La voie est étroite entre un pseudo-centrisme social-démocrate et une gauche anticapitaliste de moins en moins
compatible avec cette social-démocratie. François Hollande préfère pour l’heure attaquer la droite, renforcer le clivage virtuel du bipartisme et invoquer les grands dieux socialistes que sont
Jaurès, Blum, Mendès France, Mitterrand… et Jospin.
Loin d’être la fête comme les conventions qui investissent les candidats américains, cette manifestation
était plutôt une longue suite de discours parfois aussi ennuyeux qu’un congrès ordinaire. Ceux qui ont parlé avant François Hollande, c’étaient les candidats malheureux à la primaire qui venaient
se soumettre à la décision des suffrages et prêter allégeance à leur concurrent victorieux. À l’exception de Martine Aubry qui a montré un talent politique déjà connu et reconnu, tous ces discours préliminaires étaient creux et sans nouveauté.
Esprit de revanche
Ce qui m’a frappé d’ailleurs, dans toute la tonalité de cette convention, c’était l’esprit de revanche qui
agitait tous les esprits. Je pourrais presque dire l’esprit de vengeance. Comme s’il fallait laver non seulement l’affront du 21 avril 2002 mais aussi celui d’avoir désigné Ségolène Royal et d’avoir ainsi facilité l’élection de leur véritable adversaire, le Président sortant.
Car c’est de cela qu’il était question dans cette convention. D’attaquer tous azimuts la majorité
présidentielle avec une grande mauvaise foi. Les orateurs socialistes n’ont pas tort, c’est de bonne guerre, et il faut reconnaître que la convention Téléthon de l’UMP du 18 octobre 2011 aurait
été plus maligne de se tenir après cette convention d’investiture pour éviter ces facilités oratoires. Ce jeu de ping-pong médiatique n’a aucun intérêt et manque affreusement de sérieux dans le
contexte européen actuel.
Ce qu’il ressort, c’est que le PS veut à tout prix exacerber le bipartisme en faisant de 2012 une bataille entre gauche et droite. Or, on a vu déjà en 2007 que les
Français sont lassés de ces combats d’arrière-garde de camp contre camp. J’imagine bien que c’est l’intérêt de François Hollande de ressusciter ce qu’il voudrait être le camp des riches et le
camp des pauvres, ce qui paraît même logique pour quelqu’un qui disait il y a cinq ans qu’il n’aimait pas les riches (même si lui-même aurait pu payer l’impôt sur les grandes fortunes).

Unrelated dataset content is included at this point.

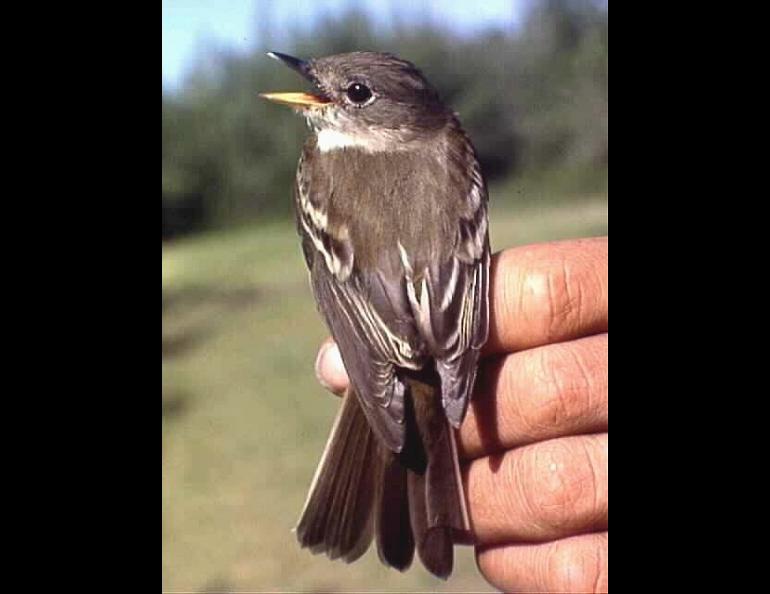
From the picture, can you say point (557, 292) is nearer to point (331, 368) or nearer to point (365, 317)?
point (365, 317)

Hollande en liberté surveillée par …Montebourg
Arnaud Montebourg,
qui fut plusieurs fois félicité pour avoir organisé cette primaire (le principal bénéficiaire a avoué qu’il n’y avait pas cru beaucoup au départ), a rendu le candidat grimaçant lorsqu’il a
demandé à François Hollande d’être le candidat contre les banquiers et contre la haute finance européenne, sorte de nouveau Satan issu du grand capital, dans un excès de caricature qui semble peu
tromper ses auditeurs.
Pour mettre son candidat dos au mur, Arnaud Montebourg a en effet clairement martelé : « La trop longue glissade des socialistes vers le libéralisme est désormais définitivement interrompue. (…) Et je tenais à te rendre l’hommage dû à celui qui
se prépare en notre nom à affronter la finance européenne. ».

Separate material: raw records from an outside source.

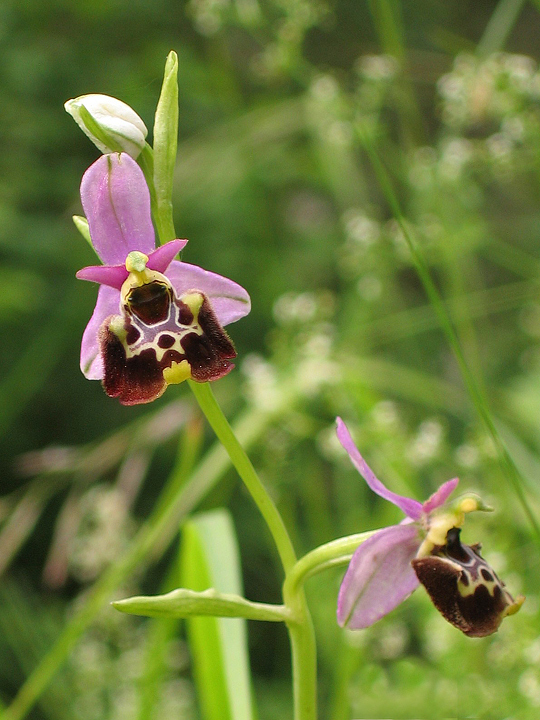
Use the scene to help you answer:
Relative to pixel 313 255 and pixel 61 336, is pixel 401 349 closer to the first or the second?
pixel 313 255

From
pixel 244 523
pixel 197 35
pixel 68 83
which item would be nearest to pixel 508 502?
pixel 244 523

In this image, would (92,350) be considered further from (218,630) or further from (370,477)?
(218,630)

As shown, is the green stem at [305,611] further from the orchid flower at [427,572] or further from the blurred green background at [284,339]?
the blurred green background at [284,339]

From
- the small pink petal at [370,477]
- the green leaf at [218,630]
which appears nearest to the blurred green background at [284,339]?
the green leaf at [218,630]

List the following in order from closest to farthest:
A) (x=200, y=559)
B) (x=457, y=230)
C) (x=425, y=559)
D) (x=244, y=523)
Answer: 1. (x=425, y=559)
2. (x=200, y=559)
3. (x=457, y=230)
4. (x=244, y=523)

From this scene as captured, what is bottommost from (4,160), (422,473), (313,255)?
(422,473)

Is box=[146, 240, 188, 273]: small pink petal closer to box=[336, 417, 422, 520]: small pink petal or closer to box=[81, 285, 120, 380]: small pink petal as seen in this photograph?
box=[81, 285, 120, 380]: small pink petal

De Gaulle au secours d’une certaine idée de Hollande
Le discours de
François Hollande était évidemment beaucoup plus dense et nuancée, et a voulu renouer avec l’épopée mitterrandienne, n’hésitant pas à citer Stéphane Hessel (présent dans la salle) et même, eh
oui, car il était aussi là, impassible, Lionel Jospin.
Une seule communauté nationale… sans aucune distinction
À deux reprises, François Hollande a évoqué l’unité des Français, unique communauté.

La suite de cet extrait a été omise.